══ STORED DATA
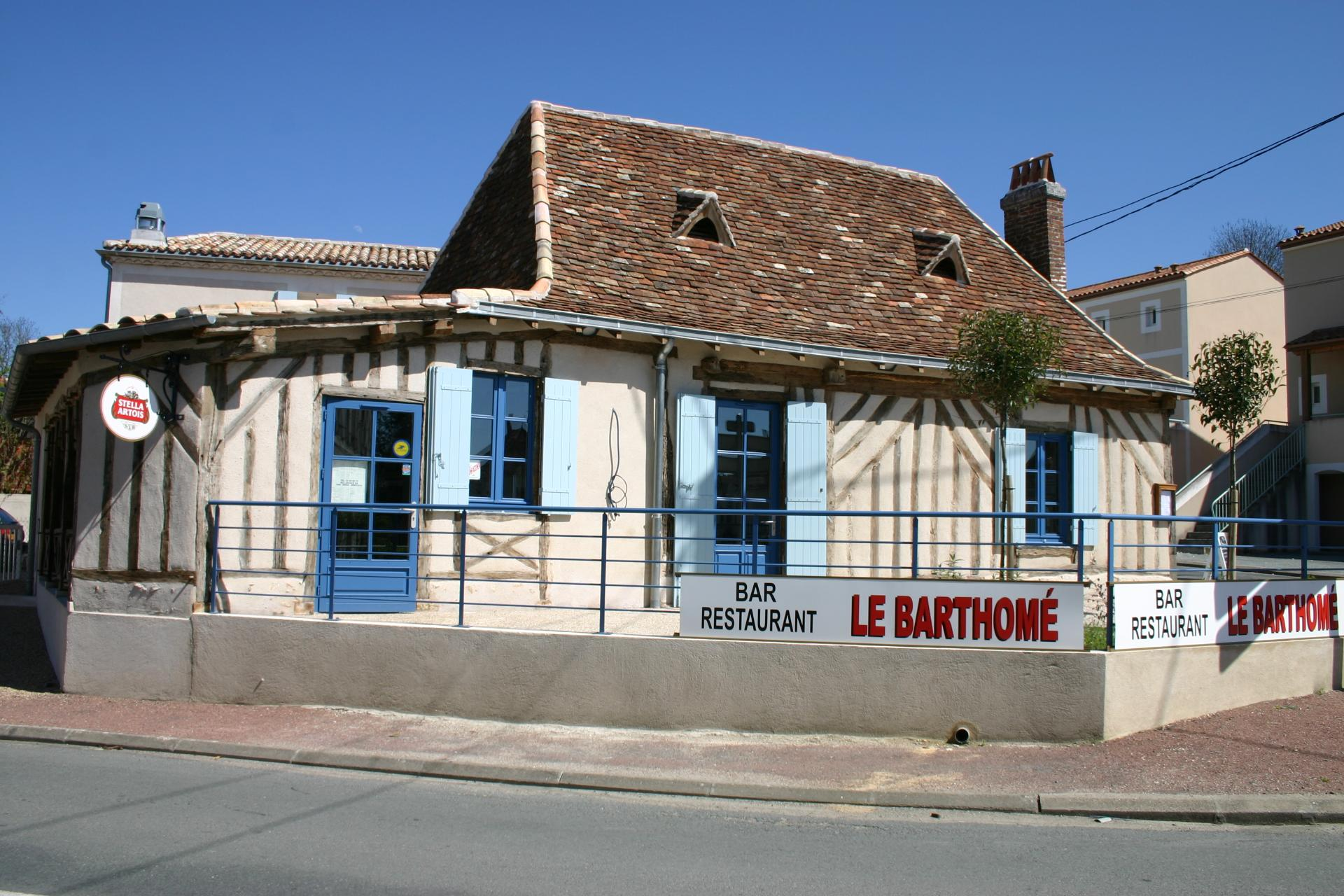 restaurant-le-barthome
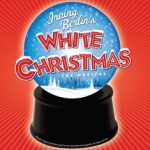 White Christmas is presented by Dallas Summer Musicals December 5-10, 2017 at Music Hall at Fair Park.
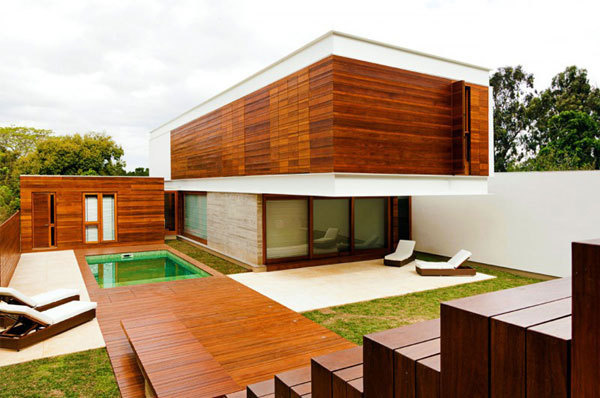 Haack House #wood #design #architecture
════
# WORK TASK:
Please repeat every line from the listing above exactly as it appears. Drop the pictures.

# RESPONSE AREA:
 restaurant-le-barthome
 White Christmas is presented by Dallas Summer Musicals December 5-10, 2017 at Music Hall at Fair Park.
 Haack House #wood #design #architecture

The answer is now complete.